Lionel Wendt only came to photography in the latter half of his short life. Born in 1900 in Colombo, Wendt first trained as a lawyer and then as a concert pianist. By the 1930s he had become a driving force for the Ceylonese modern art movement, but died in 1944 of a heart attack. Though he compiled his body of extraordinary work in under 15 years, his radical and tender portrayal of the male body was impactful, while his campaigning for artistic progression in Sri Lanka pinpointed him as a huge artistic force of his time. His work is provocative in both content and form and naturally caught the attention of creative director Jonathan Anderson who has selected Wendt as one of three artists to showcase at Loewe’s Chance Encounters III during Miami Art Basel. Shanay Jhaveri, curator of South Asian art at the Metropolitan Museum, New York, is an expert on Wendt’s work and gave consul to Anderson during the curation – we caught up with him to mark the show’s opening.
Jhaveri came across Wendt seven years ago and was “struck by the unconventional and unique nature of his practice,” he explains. “I was compelled by Wendt’s photographs and how his treatment and investigation of the medium of photography was distinct from what were the then accepted professional and aesthetic standards of 19th century photographic practices that portrayed Ceylon in picturesque or ethnographic terms.” He covered various subjects and media: soft yet candid nudes – mostly male, often homoerotic – captured up-close; solarised portraits that resemble negative prints; and photomontage depictions of still life scenes. Each served to explore the photographic medium, and pushed it into the world of abstraction.

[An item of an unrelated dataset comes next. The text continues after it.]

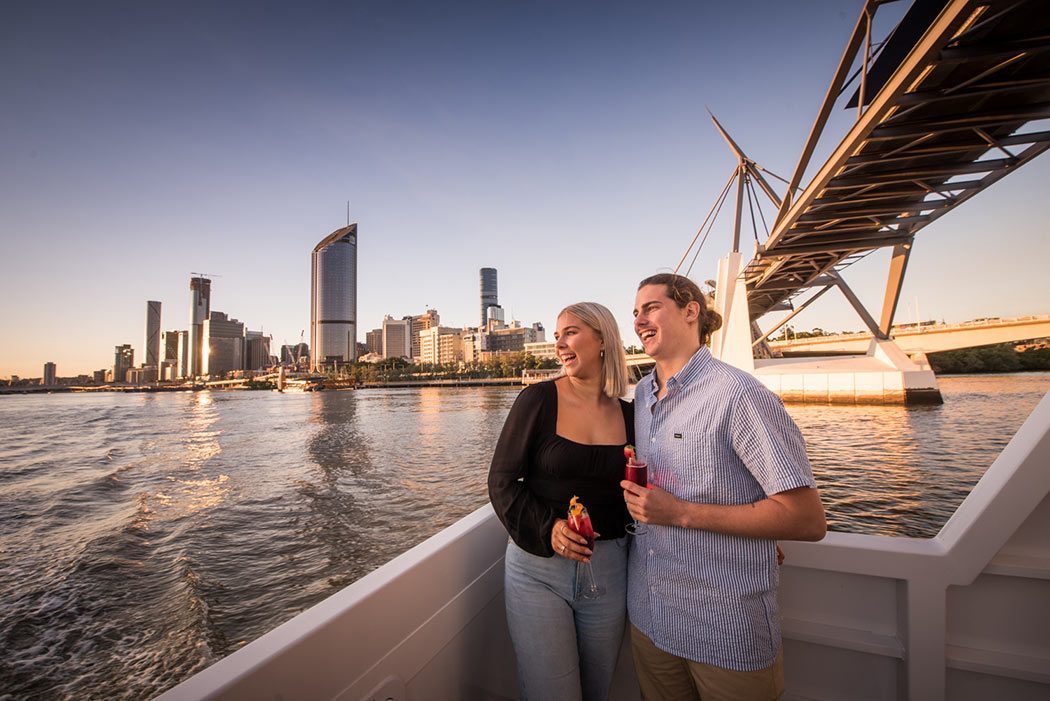 Couple laughing Brisbane twilight cruise with Mirimar Cruises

Though he was an experimenter, he was also a key figure in the political landscape of art in South Asia, Jhaveri explains. In addition to co-founding the Photographic Society of Ceylon in 1935, Wendt opened the modern photographic studio Chitrafoto for the Associated Newspapers of Ceylon in 1938 and brought together the 43 Group – a collective of Ceylonese Modernists, artists and intellectuals established in 1943. “He also wrote newspaper articles in which he voiced his disapproval of ‘official’ art in Britain and Ceylon and wrote a fortnightly page on photography.” As Wendt’s friend and poet Pablo Neruda wrote in his memoirs, Wendt “was the central figure of a cultural life torn between the death rattles of the Empire and a human appraisal of the untapped values of Ceylon”.
Anderson includes Wendt’s work alongside that of ceramic sculptor Sara Flynn and installation artist Richard Smith, in the third of Loewe’s shows to join the Miami Art Basel roster. It’s a natural fit, as Jhaveri explains: “Wendt’s work and aesthetic seems to align with a larger group of artists that Jonathan has been tracking that approach form in a disjunctive way [for the time] but also who are committed to picturing the sensual in one way or another.” Bringing under-celebrated Wendt to the Miami Art Basel scene is just another example of Anderson’s endless pursuit to connect the dots between art and fashion, and draw our attention to the cultural enablers of, and from before, our time.
Chance Encounters III runs until February 4, 2018 at Loewe’s Miami Design District store.